Edouard Guidon from the Shoreditch Trust, explains that the project will also ‘refurbish some community kitchens on estates with a view to encourage residents to make use of them. We knew there were lots of kitchens out there that were of catering grade, and could do with being used.’

However, the whole scheme depends on the co-operation of the social landlords that own the estates. Ms Yassine notes: ‘There are lots of green patches on estates that are just mowed that could be utilised a bit more. Even if it’s just sticking some orchard trees in, that the community can use. [Some are] just weird no-man’s land patches - put a gate in and stick in some fruit trees. Or let people put raised beds in.’

‘If someone goes along and asks, “can I dig up that lawn and plant courgettes on it?”, landlords can worry about issues such as liability,’ explains Rob Hopkins, who runs Transition Network, an organisation which works to make towns more resilient to sustainability challenges. But having an established organisation behind you with a proven track record, like Estate to Plate’s partners, can help soothe those worries.
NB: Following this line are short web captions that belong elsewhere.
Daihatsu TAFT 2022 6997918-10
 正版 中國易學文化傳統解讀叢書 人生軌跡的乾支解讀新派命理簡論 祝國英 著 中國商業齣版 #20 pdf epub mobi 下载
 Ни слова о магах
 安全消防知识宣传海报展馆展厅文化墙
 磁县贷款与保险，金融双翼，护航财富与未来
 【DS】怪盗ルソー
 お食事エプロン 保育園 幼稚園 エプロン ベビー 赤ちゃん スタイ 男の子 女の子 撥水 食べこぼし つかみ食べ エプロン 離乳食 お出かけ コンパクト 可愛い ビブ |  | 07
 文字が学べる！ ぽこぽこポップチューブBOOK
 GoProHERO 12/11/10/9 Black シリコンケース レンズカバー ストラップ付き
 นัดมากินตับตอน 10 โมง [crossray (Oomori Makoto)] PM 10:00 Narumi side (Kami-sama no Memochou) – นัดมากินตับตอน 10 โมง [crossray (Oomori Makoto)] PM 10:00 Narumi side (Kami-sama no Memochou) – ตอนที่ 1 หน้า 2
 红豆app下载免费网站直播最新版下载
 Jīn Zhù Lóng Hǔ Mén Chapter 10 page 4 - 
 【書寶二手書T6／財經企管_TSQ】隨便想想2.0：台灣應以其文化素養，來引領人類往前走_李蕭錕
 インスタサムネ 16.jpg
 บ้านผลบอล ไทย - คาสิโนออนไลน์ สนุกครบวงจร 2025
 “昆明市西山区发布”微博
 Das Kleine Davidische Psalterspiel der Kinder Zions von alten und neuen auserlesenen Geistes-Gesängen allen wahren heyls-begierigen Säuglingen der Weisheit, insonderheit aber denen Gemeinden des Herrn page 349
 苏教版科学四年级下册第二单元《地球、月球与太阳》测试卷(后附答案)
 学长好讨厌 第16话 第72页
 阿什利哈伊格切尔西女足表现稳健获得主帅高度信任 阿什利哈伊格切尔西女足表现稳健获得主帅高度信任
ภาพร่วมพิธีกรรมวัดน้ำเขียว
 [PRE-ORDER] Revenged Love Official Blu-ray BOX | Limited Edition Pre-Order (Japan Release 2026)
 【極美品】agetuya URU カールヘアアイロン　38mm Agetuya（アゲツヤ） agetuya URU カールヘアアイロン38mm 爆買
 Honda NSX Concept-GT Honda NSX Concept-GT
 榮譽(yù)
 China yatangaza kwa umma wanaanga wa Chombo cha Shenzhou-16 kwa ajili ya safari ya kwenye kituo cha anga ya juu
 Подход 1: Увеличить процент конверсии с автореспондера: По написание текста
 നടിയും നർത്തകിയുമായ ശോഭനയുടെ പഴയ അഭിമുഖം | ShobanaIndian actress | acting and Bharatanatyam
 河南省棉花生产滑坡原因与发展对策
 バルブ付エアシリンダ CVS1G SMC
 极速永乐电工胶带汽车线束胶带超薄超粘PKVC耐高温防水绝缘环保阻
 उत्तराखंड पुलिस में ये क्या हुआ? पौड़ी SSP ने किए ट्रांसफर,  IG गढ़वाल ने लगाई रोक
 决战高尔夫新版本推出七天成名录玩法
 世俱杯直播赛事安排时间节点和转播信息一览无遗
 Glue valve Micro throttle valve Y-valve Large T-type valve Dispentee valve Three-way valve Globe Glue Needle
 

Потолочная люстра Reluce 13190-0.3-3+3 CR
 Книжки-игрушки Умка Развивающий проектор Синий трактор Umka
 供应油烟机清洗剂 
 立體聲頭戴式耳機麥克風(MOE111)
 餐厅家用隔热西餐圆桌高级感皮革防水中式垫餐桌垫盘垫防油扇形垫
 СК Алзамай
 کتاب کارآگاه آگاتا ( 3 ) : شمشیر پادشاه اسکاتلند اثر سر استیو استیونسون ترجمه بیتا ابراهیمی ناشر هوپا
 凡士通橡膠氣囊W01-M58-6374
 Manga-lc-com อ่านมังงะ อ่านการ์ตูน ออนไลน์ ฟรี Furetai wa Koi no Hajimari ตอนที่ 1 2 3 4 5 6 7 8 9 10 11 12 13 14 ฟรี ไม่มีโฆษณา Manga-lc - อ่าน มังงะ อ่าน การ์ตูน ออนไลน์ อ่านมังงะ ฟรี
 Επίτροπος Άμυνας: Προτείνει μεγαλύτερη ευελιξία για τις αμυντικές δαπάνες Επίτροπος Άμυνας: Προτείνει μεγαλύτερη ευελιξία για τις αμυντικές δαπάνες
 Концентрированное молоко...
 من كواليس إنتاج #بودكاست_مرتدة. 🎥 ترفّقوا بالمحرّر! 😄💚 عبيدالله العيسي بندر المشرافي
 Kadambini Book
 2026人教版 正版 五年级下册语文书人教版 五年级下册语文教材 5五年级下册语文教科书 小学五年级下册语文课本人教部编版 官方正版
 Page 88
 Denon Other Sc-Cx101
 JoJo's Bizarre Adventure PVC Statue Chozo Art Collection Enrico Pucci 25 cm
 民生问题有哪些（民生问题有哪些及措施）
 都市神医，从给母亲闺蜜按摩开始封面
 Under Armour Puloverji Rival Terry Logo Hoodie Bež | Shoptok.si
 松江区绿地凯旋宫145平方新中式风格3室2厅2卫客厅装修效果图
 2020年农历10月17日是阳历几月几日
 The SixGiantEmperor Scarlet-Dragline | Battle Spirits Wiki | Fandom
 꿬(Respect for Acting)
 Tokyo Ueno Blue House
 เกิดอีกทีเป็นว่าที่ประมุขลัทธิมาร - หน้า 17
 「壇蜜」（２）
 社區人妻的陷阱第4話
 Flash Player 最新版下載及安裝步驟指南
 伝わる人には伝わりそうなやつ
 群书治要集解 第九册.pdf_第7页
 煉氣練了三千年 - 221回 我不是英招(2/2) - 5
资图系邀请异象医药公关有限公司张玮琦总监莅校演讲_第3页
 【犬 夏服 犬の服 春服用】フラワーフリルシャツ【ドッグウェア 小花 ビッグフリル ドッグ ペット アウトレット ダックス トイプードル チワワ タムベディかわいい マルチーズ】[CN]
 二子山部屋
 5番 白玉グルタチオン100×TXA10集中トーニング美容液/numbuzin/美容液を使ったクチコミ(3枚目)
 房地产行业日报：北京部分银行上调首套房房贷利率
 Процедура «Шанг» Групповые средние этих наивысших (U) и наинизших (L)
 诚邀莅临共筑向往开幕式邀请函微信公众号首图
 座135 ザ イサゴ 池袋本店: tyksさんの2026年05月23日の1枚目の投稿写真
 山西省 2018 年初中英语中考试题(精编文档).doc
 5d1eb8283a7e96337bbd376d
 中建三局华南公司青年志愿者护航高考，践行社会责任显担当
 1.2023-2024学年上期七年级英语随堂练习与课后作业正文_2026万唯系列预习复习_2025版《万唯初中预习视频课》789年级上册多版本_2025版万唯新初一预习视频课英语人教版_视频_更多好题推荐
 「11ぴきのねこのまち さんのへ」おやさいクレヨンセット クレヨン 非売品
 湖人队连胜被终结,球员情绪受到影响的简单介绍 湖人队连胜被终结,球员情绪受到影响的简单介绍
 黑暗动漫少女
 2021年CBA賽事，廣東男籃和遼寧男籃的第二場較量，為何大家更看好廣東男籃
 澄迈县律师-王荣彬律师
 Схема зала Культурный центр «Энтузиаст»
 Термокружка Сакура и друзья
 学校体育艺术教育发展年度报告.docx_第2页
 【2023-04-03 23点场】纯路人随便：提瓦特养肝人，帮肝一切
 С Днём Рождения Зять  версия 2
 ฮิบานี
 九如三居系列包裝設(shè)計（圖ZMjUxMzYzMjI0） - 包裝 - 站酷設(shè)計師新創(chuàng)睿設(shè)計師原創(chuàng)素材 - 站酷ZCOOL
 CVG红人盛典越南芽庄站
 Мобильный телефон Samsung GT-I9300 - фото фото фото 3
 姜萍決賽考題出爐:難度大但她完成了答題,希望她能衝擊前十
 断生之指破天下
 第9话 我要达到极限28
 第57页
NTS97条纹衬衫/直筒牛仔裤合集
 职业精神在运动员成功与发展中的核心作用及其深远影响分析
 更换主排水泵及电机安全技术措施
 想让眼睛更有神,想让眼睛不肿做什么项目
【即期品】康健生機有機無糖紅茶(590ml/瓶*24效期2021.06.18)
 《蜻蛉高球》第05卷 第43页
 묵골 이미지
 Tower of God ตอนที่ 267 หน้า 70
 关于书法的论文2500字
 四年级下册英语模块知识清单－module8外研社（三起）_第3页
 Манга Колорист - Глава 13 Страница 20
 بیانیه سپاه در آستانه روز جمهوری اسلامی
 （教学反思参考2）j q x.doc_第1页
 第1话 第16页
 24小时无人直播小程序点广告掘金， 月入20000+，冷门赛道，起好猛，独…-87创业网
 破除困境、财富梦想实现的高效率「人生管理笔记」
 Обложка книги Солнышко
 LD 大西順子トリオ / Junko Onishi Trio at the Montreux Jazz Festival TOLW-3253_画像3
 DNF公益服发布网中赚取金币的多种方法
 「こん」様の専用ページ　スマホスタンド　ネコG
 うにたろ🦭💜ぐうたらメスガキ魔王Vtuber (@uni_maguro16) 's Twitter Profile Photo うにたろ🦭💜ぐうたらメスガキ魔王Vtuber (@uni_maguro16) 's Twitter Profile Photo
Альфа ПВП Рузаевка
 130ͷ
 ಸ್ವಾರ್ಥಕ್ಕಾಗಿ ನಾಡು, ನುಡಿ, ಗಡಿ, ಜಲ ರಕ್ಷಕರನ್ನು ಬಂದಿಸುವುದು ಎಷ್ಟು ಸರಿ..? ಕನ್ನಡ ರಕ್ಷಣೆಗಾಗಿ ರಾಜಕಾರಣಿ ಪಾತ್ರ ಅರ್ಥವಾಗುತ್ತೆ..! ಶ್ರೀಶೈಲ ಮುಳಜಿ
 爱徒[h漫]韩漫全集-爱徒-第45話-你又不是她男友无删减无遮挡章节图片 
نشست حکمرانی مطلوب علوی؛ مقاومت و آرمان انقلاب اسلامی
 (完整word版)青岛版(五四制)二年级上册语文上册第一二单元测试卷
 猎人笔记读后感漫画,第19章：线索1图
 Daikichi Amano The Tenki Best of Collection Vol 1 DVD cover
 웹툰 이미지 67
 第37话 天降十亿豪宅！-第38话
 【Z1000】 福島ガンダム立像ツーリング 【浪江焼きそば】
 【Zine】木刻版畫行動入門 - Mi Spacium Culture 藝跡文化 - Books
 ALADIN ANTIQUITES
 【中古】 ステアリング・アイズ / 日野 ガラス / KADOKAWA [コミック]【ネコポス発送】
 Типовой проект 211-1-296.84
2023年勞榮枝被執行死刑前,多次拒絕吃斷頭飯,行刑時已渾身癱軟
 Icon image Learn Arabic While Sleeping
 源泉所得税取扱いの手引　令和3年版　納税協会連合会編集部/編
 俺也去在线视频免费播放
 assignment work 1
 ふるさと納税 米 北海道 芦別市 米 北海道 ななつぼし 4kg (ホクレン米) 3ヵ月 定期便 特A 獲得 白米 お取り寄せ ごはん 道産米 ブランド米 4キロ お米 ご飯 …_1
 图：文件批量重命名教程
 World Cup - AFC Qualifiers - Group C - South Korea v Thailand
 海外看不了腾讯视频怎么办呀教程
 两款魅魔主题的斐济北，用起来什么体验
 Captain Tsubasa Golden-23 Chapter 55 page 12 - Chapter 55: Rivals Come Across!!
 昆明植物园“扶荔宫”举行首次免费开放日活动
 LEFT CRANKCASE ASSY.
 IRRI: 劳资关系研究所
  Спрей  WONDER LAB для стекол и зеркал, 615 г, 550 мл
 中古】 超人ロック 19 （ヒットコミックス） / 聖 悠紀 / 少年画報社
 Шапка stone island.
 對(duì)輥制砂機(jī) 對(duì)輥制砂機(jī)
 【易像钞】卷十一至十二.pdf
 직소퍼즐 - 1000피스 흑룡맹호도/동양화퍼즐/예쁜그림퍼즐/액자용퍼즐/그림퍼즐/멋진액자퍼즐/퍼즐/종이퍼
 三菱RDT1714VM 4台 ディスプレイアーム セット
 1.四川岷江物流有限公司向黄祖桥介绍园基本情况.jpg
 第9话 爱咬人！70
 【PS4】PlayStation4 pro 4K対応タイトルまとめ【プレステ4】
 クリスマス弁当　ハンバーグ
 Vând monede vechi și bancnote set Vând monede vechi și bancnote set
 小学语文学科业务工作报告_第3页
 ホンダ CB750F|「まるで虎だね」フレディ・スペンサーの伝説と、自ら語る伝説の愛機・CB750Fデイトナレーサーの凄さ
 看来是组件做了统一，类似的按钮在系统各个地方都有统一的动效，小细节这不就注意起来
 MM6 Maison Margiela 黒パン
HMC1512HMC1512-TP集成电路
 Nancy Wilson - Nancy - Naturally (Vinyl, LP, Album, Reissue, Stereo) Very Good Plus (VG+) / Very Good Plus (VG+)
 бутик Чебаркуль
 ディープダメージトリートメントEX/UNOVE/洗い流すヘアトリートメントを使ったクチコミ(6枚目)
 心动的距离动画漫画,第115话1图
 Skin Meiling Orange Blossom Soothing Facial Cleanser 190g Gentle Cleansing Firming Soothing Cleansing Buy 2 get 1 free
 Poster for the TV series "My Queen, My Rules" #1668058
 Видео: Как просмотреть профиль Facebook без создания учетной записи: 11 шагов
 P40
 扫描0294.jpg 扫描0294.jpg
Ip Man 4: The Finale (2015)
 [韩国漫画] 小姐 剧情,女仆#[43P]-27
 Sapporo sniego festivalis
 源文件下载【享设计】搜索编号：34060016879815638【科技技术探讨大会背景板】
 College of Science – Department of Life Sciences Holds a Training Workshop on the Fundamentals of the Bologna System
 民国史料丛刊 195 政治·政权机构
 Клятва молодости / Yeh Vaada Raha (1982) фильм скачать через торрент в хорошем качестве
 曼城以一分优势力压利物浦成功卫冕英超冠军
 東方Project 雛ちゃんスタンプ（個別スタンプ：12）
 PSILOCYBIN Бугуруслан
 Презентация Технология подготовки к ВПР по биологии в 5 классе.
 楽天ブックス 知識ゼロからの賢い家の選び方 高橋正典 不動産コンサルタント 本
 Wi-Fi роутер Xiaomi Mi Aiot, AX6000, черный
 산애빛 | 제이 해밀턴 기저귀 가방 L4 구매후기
So far, Estate to Plate, which has a hyper- local focus in this corner of Hackney, has managed this well. Philip Glanville, a councillor at the local authority, says: ‘Hackney Homes continues to support initiatives such as the Estate to Plate scheme… benefiting local residents by allowing them to grow their own healthy food. This is a great example of community cohesion and engagement and demonstrates what can be achieved through working together.’

Ms Yassine explains, however, that the main hurdle is simply getting people gardening. ‘I think people are just a little bit afraid to try.’

Readers' comments (1)

  • What is this? Since when have housing providers become educators? This is patrician, patronising. I would rather my HA spent any available cash on upgrading its older properties - in my case installing sound insulation compatible with 21st century sound systems, and behaviour. Saffron Housing's new builds across the road from me have up-to-date sound insulation and good, concrete posted fences whereas I have been told I cannot get help to replace the broken down mess of fencing I inherited when I exchanged to this property 'because we don't install fences'. Community gardens - many properties have utterly neglected gardens - enforce your tenancy agreements re unkempt gardens - problem sorted. If people want to grow their own vegetables there are many ways they can find out themselves without being - yet again - spoonfed! (Bad pun).